■ REQUIREMENTS
Substitute "viewer" for "camera" throughout the rows below, keeping every other part of them unchanged. Leave the pictures out of your answer.
--- begin ENTRIES ---
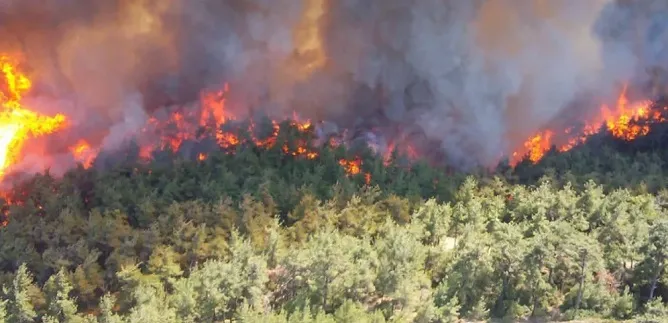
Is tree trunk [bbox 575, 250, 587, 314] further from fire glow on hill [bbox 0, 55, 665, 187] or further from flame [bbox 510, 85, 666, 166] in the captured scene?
flame [bbox 510, 85, 666, 166]

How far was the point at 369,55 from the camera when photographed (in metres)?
46.8

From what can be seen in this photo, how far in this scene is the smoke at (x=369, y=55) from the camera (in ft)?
144

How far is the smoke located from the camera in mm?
43844

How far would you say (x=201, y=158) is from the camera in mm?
39031

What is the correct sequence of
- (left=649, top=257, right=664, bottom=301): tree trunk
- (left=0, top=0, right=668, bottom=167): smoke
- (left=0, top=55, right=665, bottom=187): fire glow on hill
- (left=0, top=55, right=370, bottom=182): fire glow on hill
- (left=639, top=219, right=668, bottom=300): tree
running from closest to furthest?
(left=639, top=219, right=668, bottom=300): tree, (left=649, top=257, right=664, bottom=301): tree trunk, (left=0, top=55, right=370, bottom=182): fire glow on hill, (left=0, top=55, right=665, bottom=187): fire glow on hill, (left=0, top=0, right=668, bottom=167): smoke

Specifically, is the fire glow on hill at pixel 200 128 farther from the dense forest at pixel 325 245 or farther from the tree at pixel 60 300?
the tree at pixel 60 300

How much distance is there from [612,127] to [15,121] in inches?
1404

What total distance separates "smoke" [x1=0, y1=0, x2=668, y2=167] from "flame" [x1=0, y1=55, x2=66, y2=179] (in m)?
1.23

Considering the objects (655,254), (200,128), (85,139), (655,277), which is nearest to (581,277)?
(655,277)

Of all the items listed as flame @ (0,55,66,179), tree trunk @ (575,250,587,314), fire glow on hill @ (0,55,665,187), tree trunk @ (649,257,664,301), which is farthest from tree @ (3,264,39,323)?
tree trunk @ (649,257,664,301)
--- end ENTRIES ---
■ FULL OUTPUT
Is tree trunk [bbox 575, 250, 587, 314] further from fire glow on hill [bbox 0, 55, 665, 187] or further from flame [bbox 510, 85, 666, 166] in the captured scene?
flame [bbox 510, 85, 666, 166]

How far was the point at 369,55 from the viewer when photographed (in metres)?
46.8

From what can be seen in this photo, how far in this scene is the smoke at (x=369, y=55) from the viewer (in ft)?
144

How far is the smoke located from the viewer in mm?
43844

How far would you say (x=201, y=158) is from the viewer in mm?
39031

What is the correct sequence of
- (left=649, top=257, right=664, bottom=301): tree trunk
- (left=0, top=0, right=668, bottom=167): smoke
- (left=0, top=55, right=665, bottom=187): fire glow on hill
- (left=0, top=55, right=370, bottom=182): fire glow on hill
- (left=639, top=219, right=668, bottom=300): tree
running from closest to furthest?
(left=639, top=219, right=668, bottom=300): tree, (left=649, top=257, right=664, bottom=301): tree trunk, (left=0, top=55, right=370, bottom=182): fire glow on hill, (left=0, top=55, right=665, bottom=187): fire glow on hill, (left=0, top=0, right=668, bottom=167): smoke

Specifically, is the fire glow on hill at pixel 200 128 farther from the dense forest at pixel 325 245 or farther from the tree at pixel 60 300?
the tree at pixel 60 300

How much distance is there from [612,127] to [15,121] in inches?
1404

What total distance separates "smoke" [x1=0, y1=0, x2=668, y2=167] from "flame" [x1=0, y1=55, x2=66, y2=179] (in m)?
1.23

Considering the objects (655,254), (200,128), (85,139), (655,277), which is nearest to (581,277)?
(655,277)

Of all the items listed as flame @ (0,55,66,179), tree trunk @ (575,250,587,314), fire glow on hill @ (0,55,665,187), tree trunk @ (649,257,664,301), which is farthest from tree @ (3,264,39,323)?
tree trunk @ (649,257,664,301)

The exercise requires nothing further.